99% of all maternal deaths occur in low-income and middle-income countries, where resources are limited and access to safe, acceptable, good quality sexual and reproductive health care, including maternity care, is not available to many women during their childbearing year. The most common cause of these maternal deaths are postpartum hemorrhage, postpartum infection, obstructed labors and blood pressure issues – all conditions considered very preventable or treatable with access to quality care and trained birth attendants.
Analysis of reports examined in this paper indicate that “many women globally experience poor treatment during childbirth, including abusive, neglectful, or disrespectful care.” This treatment can further complicate the situation downstream, by creating a disincentive for women to seek care from these facilities and providers in future pregnancies.
From the original paper:
…The researchers identified 65 (mainly qualitative) studies undertaken in 34 countries that investigated the mistreatment of women during childbirth across all geographical and income-level settings. They analyzed the evidence presented in these studies using thematic analysis, an approach that identifies and organizes patterns (themes) within qualitative data. Based on this analysis, the researchers developed a typology of the mistreatment of women during childbirth consisting of seven domains (categories). These domains were physical abuse (for example, slapping or pinching during delivery); sexual abuse; verbal abuse such as harsh or rude language; stigma and discrimination based on age, ethnicity, socioeconomic status, or medical conditions; failure to meet professional standards of care (for example, neglect during delivery); poor rapport between women and providers, including ineffective communication, lack of supportive care, and loss of autonomy; and health system conditions and constraints such as the lack of the resources needed to provide women with privacy.
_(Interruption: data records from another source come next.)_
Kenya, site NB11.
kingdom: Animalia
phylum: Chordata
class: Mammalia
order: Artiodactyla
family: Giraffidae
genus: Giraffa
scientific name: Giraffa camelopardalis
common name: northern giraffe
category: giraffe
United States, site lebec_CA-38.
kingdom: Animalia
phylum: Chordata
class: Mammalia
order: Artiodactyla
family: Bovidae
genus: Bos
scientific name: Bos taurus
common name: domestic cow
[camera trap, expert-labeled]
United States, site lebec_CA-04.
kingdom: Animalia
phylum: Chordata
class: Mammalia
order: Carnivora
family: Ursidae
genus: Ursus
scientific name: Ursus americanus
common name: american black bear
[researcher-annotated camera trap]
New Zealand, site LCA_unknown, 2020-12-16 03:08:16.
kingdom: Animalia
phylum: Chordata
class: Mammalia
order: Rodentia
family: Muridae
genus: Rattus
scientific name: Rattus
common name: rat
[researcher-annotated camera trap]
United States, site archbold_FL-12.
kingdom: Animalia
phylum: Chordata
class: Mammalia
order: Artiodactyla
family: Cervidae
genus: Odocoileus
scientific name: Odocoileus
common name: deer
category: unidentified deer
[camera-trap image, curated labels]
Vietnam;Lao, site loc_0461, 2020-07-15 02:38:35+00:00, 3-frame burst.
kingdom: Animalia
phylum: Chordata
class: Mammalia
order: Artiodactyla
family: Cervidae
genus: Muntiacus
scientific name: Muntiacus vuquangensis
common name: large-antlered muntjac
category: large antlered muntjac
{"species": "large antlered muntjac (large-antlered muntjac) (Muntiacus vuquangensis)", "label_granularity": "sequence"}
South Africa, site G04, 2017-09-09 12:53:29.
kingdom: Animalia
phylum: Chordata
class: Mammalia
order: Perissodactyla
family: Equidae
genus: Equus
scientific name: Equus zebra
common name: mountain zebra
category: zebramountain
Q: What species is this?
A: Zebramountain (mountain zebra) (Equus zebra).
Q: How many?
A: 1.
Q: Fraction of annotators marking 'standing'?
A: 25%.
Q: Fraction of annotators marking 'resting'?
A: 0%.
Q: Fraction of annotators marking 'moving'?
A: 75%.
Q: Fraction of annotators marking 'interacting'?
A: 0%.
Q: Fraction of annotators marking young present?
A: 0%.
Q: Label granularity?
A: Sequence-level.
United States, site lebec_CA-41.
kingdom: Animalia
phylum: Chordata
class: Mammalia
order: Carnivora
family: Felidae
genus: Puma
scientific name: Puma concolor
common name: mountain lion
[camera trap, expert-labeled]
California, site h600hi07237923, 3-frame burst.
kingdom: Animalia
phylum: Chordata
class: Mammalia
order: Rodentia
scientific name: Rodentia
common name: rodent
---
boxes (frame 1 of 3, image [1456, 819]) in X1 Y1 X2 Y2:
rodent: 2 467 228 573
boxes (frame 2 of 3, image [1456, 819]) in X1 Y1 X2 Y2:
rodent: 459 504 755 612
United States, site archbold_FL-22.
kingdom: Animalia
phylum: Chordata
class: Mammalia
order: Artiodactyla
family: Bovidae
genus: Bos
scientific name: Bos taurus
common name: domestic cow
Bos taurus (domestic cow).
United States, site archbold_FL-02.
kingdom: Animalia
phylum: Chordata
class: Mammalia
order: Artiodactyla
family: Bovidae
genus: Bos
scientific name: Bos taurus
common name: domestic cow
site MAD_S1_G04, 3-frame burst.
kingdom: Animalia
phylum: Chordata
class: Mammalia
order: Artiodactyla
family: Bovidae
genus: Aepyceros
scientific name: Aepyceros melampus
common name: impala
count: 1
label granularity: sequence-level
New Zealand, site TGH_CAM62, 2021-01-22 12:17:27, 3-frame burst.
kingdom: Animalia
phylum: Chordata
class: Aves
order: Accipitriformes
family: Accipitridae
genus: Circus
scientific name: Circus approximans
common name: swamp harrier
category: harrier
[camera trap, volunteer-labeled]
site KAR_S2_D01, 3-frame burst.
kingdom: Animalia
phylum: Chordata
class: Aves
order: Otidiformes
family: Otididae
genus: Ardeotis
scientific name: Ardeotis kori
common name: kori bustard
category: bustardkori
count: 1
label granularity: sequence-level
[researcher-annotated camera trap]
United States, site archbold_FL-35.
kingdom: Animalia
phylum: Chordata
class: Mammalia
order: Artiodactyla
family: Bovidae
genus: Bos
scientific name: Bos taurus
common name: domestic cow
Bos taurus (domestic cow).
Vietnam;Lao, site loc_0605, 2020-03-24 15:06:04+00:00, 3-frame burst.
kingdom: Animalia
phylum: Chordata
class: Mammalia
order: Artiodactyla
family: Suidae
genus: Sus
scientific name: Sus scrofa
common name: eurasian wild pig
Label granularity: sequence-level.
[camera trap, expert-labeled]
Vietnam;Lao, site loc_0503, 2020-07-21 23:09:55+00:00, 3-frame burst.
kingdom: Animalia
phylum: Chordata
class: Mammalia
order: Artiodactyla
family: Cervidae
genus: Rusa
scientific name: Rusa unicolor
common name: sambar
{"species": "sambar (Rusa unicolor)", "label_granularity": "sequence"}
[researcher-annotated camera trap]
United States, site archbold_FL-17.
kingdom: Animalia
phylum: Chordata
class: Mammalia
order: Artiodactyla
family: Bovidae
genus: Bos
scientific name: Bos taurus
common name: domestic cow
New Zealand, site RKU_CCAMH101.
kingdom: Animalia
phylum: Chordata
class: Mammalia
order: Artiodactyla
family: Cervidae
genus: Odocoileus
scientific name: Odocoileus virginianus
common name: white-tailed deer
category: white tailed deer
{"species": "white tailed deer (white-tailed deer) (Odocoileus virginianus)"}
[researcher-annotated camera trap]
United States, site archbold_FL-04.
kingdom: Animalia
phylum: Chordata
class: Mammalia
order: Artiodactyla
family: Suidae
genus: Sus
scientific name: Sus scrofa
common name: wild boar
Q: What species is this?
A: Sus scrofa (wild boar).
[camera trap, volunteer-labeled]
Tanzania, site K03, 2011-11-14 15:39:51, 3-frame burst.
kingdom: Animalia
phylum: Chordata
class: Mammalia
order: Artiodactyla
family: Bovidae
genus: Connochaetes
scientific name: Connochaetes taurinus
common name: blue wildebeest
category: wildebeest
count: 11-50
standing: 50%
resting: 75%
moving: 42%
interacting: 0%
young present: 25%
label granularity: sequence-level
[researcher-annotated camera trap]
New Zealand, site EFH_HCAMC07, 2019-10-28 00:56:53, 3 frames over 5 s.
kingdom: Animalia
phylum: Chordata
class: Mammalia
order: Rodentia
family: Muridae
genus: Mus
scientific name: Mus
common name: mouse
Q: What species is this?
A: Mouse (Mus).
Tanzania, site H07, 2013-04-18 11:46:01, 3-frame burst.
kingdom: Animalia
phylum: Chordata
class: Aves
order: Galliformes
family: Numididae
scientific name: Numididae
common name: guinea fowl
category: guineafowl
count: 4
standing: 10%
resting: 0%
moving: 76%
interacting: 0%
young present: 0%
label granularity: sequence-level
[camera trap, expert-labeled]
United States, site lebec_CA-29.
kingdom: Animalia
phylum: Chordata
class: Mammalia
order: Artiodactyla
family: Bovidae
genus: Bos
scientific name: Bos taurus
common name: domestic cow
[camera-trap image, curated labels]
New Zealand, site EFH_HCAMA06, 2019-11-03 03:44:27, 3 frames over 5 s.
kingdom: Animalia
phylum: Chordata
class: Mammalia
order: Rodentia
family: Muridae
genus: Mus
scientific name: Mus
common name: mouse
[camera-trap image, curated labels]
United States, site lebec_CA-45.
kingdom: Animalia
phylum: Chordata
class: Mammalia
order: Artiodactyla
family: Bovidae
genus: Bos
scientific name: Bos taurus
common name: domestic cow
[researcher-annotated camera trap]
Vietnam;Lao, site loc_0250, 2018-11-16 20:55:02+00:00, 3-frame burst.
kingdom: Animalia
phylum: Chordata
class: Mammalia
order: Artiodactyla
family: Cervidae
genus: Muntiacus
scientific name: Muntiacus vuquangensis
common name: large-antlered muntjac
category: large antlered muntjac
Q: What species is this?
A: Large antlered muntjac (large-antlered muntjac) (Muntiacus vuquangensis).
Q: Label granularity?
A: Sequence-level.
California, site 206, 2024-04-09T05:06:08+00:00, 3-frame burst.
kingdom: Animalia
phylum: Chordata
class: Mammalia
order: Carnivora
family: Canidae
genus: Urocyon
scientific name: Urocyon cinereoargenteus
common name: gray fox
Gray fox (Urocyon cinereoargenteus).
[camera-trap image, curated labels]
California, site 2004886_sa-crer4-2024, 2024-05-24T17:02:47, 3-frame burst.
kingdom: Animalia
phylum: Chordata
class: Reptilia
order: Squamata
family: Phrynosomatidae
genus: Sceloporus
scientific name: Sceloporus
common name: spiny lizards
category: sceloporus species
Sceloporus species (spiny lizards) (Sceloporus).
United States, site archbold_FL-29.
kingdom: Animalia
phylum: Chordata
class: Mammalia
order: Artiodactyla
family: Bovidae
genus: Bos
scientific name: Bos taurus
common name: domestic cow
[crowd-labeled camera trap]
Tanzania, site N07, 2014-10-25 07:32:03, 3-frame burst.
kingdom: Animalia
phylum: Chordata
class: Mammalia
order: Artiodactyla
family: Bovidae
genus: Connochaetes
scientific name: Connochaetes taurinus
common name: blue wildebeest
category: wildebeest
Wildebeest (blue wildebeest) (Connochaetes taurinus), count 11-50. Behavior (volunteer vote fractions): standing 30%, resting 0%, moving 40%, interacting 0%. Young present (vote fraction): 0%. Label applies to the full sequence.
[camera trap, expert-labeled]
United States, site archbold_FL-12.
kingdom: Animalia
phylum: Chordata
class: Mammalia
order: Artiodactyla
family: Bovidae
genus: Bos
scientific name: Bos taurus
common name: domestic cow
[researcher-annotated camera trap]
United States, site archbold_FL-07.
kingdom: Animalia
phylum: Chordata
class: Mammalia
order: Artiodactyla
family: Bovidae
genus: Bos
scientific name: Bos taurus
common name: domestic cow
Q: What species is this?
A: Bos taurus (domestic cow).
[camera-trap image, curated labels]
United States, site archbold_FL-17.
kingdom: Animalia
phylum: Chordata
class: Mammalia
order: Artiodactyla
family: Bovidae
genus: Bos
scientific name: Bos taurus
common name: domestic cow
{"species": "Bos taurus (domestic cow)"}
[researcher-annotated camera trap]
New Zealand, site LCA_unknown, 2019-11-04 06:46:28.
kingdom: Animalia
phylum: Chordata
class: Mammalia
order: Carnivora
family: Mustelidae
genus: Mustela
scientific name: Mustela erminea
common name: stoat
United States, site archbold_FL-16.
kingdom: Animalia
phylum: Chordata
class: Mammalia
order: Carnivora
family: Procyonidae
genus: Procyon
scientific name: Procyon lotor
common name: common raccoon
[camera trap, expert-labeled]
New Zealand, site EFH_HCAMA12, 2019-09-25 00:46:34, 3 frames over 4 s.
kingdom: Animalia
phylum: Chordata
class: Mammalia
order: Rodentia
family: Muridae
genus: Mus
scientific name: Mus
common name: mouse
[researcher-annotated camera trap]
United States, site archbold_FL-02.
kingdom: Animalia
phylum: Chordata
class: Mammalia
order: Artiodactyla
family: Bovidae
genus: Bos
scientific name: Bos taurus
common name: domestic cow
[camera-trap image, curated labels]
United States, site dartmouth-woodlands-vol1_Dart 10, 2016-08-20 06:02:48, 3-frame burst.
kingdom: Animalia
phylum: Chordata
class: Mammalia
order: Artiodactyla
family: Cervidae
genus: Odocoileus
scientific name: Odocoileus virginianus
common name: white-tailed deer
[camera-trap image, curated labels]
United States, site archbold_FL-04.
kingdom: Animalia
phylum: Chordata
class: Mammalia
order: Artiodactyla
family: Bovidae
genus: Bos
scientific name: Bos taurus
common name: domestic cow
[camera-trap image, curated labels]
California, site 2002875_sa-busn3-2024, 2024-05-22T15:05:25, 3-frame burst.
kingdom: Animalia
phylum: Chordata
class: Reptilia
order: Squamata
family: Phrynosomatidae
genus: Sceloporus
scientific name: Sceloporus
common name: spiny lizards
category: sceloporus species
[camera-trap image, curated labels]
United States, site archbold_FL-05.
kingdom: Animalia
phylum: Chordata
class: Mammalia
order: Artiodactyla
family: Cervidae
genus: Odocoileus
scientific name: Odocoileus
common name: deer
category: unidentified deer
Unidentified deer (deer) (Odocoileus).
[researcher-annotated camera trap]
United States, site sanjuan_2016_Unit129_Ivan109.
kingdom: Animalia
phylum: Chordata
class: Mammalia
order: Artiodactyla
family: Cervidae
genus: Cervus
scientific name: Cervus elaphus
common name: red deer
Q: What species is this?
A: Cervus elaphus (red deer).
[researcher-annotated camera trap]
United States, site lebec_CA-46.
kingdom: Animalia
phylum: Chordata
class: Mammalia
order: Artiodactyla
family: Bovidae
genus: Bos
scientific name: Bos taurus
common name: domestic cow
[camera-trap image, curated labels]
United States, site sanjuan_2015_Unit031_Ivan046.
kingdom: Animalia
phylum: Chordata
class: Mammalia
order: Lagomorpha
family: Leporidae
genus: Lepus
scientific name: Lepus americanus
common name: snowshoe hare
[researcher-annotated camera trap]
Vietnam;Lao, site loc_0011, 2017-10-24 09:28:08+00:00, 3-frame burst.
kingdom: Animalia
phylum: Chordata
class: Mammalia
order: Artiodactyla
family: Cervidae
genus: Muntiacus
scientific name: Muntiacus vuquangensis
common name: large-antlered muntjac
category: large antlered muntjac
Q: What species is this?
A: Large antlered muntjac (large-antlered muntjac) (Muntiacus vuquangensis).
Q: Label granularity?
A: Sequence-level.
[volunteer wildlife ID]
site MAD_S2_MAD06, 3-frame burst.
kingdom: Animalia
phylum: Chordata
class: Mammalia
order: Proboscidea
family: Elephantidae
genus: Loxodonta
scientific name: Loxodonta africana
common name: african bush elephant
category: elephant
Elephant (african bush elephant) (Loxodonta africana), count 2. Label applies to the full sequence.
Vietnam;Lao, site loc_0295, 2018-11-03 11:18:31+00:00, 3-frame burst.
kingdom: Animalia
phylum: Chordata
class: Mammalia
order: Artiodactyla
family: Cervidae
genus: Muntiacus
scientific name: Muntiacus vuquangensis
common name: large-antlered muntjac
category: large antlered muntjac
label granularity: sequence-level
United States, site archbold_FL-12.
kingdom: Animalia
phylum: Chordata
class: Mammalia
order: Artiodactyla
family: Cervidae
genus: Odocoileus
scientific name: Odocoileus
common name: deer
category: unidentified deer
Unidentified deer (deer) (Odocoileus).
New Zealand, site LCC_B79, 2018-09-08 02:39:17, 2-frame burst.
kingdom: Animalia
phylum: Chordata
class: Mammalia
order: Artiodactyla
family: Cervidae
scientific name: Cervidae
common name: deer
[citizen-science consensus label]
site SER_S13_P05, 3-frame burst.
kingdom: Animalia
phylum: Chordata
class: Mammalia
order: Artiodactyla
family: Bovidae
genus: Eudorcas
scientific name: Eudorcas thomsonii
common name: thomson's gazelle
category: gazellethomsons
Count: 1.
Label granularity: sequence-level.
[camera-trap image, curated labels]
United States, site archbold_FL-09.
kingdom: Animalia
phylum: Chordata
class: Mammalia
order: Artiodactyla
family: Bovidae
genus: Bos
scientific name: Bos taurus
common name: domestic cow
I’ve written about violence against women during pregnancy before:
Companion guest post about abuse of women during labor:
It was via link trackbacks to these posts, that I read an article about birth control which raises important questions related to men’s health as well:
…Around the planet, advocates for healthier families insist that reproductive rights are human rights. Are they? If so, why is little attention paid to reproductive empowerment of the half of humanity born male? An honest human rights framework would acknowledge that the difference between the top easily reversed family planning method available for women (1 in 2000 annual failure rate) and the top method available for men (1 in 6 annual failure rate) is unjust and unconscionable…
And, finally, bringing it back to women’s health, I read a horrifying article about young women working in factories using radioactive paint.
…When the women began exploring the possibility that their factory jobs had contributed to their illnesses, university “specialists” requested to examine them. Former factory girl Grace Fryer was declared to be in fine health by two medical experts. It would later be revealed that the two experts who had examined her were not doctors at all but a toxicologist on the US Radium payroll and one of the vice-presidents of US Radium…
This is why people question GMOs, flouride, vaccines, ultrasounds, artificial sweeteners, etc. Because we cannot always assume benign intent, nor can we assume full and appropriate disclosure, risk assessment, and truth from corporations with a vested interest in claiming no harm.
Super quick post for today! I’ve been busy grading papers and have a class to teach tonight.